Hanya Pangkalan Pingnan yang cukup megah untuk mampu menampung rombongan yang terdiri dari lebih dari seratus Manusia Baru.
“Dan wanita itu, siapakah dia?” Tang Ye bertanya lagi.
Kali ini, ketiga orang dalam kelompok Chen Chaoyang tetap diam. Setelah beberapa saat, Yan Jie berbicara: “Aku tidak yakin. Putra Jin Liudong sepertinya tidak punya pacar, dan Jin Wenyi sepertinya bukan tipe orang yang setia.”
Hal itu terlihat dari fakta bahwa Jin Wenyi bahkan tidak berusaha menghentikan Chen Bieli yang tadi hendak melompat dari tank. Orang biasa memutuskan untuk meninggalkan seorang Manusia Baru tanpa pikir panjang, dan Jin Wenyi bahkan tidak tersinggung.
Ada lebih banyak hal tentang Chen Bieli daripada yang terlihat sekilas. Entah dia adalah sosok yang tangguh atau dia memiliki hubungan keluarga dengan tokoh penting. Tetapi mereka dengan cepat menepis kemungkinan yang pertama.
Sejak awal hingga sekarang, wajah Chen Chaoyang dipenuhi kegilaan, rasa jijiknya terhadap dunia terlihat jelas di matanya.
Tang Ye memiringkan kepalanya untuk menatapnya. Guncangan-guncangan selanjutnya pasti sangat berat bagi Chen Chaoyang. Rasa jijik di matanya tidak ditujukan kepada siapa pun secara khusus, melainkan kepada seluruh dunia, kepada semua orang di dalamnya.
Dengan kata lain, Chen Chaoyang kini merasa kecewa dengan dunia!
Senyum kecut terukir di wajah Tang Ye. Manusia memang rapuh. Membalas dendam tidak selalu berarti membunuh seseorang. Terkadang, satu kejadian saja bisa menghancurkan seseorang.
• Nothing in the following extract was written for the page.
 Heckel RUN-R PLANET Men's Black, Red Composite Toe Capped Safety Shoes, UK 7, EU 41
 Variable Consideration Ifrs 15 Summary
Namun, membunuh seseorang biasanya lebih baik daripada menyiksa mereka secara mental. Tidak ada yang bisa menjamin bahwa korban tidak akan menjadi lebih kuat sebagai akibat dari penyiksaan psikologis…
…
[Rapat Komite Distrik Bersatu hampir berakhir, dan situasi di Kota Lin akan terus dilaporkan…]
Di Lapangan Xuanwu Pangkalan Qinshan, berita tentang Raja Zombie disiarkan di layar besar gedung-gedung pencakar langit. Tang Ye dan kelompoknya berjongkok di pinggir jalan, mendengarkan suara penyiar yang mekanis dan tanpa emosi.
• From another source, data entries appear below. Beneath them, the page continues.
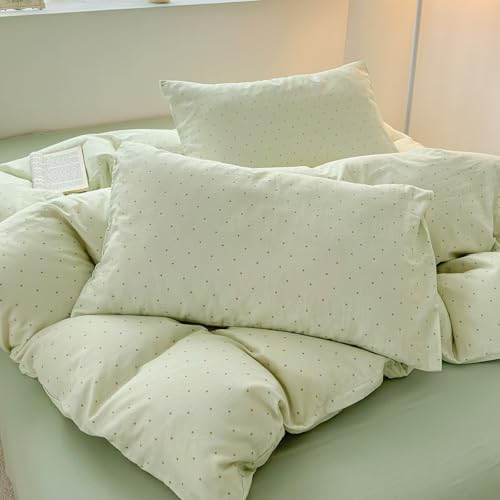 Cotton Muslin Duvet Cover Twin XL 3 Pcs, Green Polka Dot,68"×90"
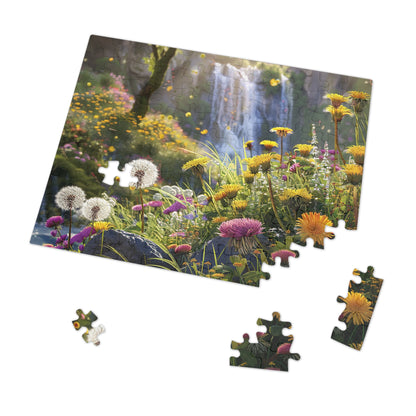 Dandelions by a Waterfall  Jigsaw Puzzle (30, 110, 252, 500,1000-Piece)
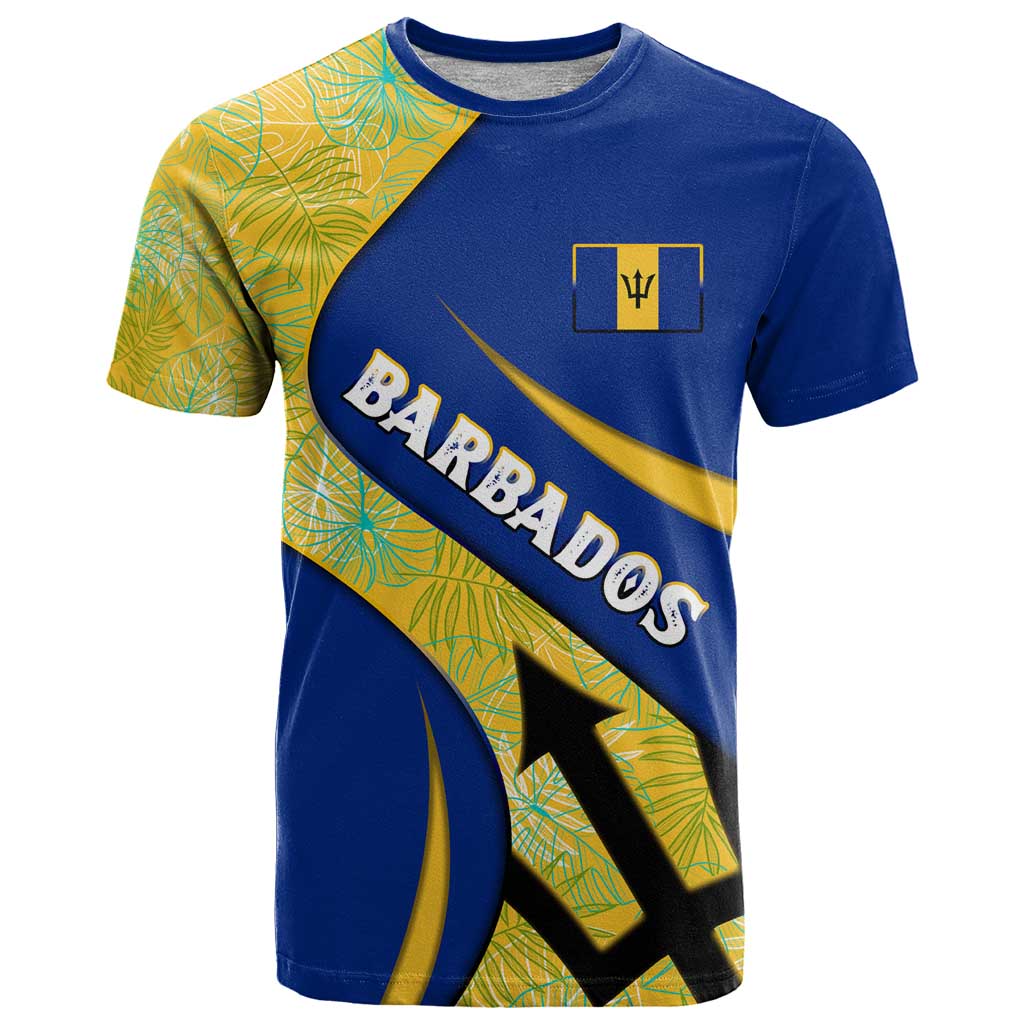 Barbados Flag T Shirt Blue and Yellow with Trident and Tropical Leaf Pattern - Wonder Print Shop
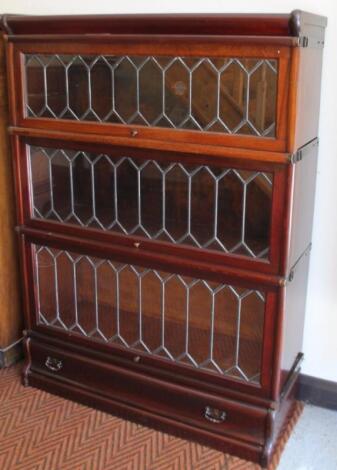 A 20thC Globe Wernicke three sectional bookcase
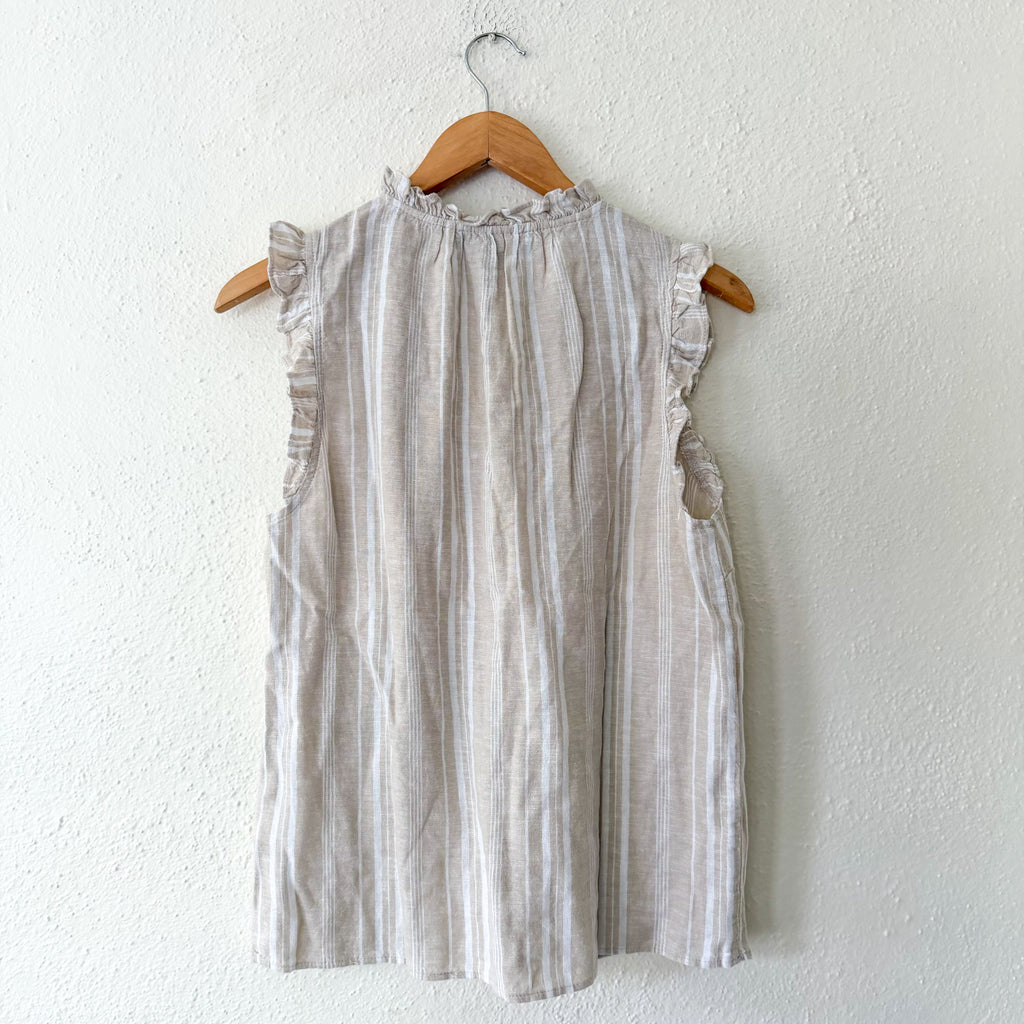Ellen Tracy Linen Blend Tan Stripe Sleeveless Top | S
Ia merasa geli karena dirinya sudah begitu terkenal. Saat ini, hampir semua orang di wilayah Tiongkok Selatan tahu bahwa Raja Zombie telah muncul di Kota Lin. Distrik Bersatu bahkan sampai rela mengeluarkan biaya besar untuk membersihkan zombie di sekitar Sumur Bom Nuklir Kota Longyang, hanya untuk menyingkirkannya.
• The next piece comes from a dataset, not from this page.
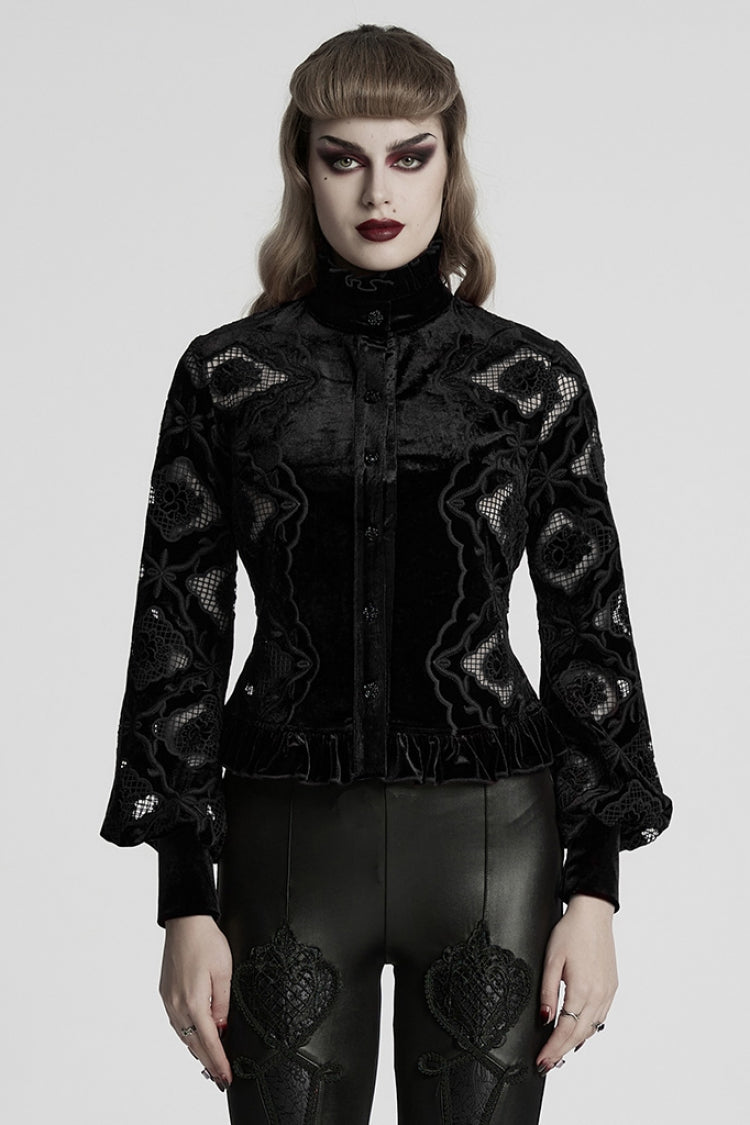 Black Long Sleeves Ruffle Floral Embroidery Women's Gothic Blouse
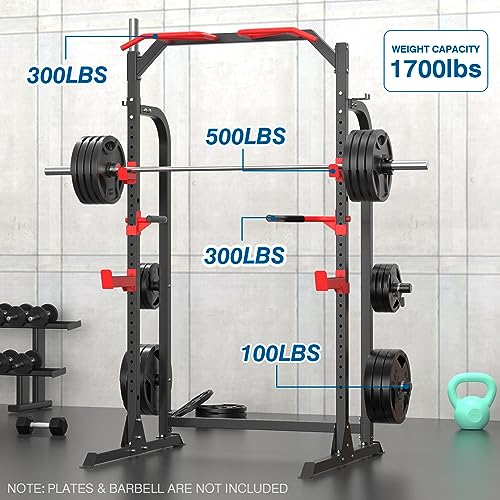 SunHome Power Cage Squat Rack with Dip Handles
Orang-orang dari Pangkalan Shiwuguan juga tercengang. Ketika mereka mendengar bahwa atasan mereka serius mempertimbangkan untuk mengerahkan bom nuklir di Kota Lin, mereka langsung berkeringat dingin.
Yang lebih mengkhawatirkan mereka adalah munculnya Raja Zombie di Kota Lin.
Kapan ini terjadi?
Rekaman videonya sangat mengerikan. Ribuan zombie berlutut menyembah dan satu pukulan saja membunuh zombie Level 5 – mereka hampir tidak percaya dengan apa yang mereka lihat. Chen Chaoyang pernah menyebutkan tentang Raja Zombie di Kota Lin sebelumnya, tetapi mereka menganggapnya hanya rumor.
Setelah hal itu dikonfirmasi, mereka mulai membandingkan pemimpin mereka, Tang Ye, dengan Raja Zombie.
Siapa yang akan menang jika bos mereka bertarung dengan Raja Zombie?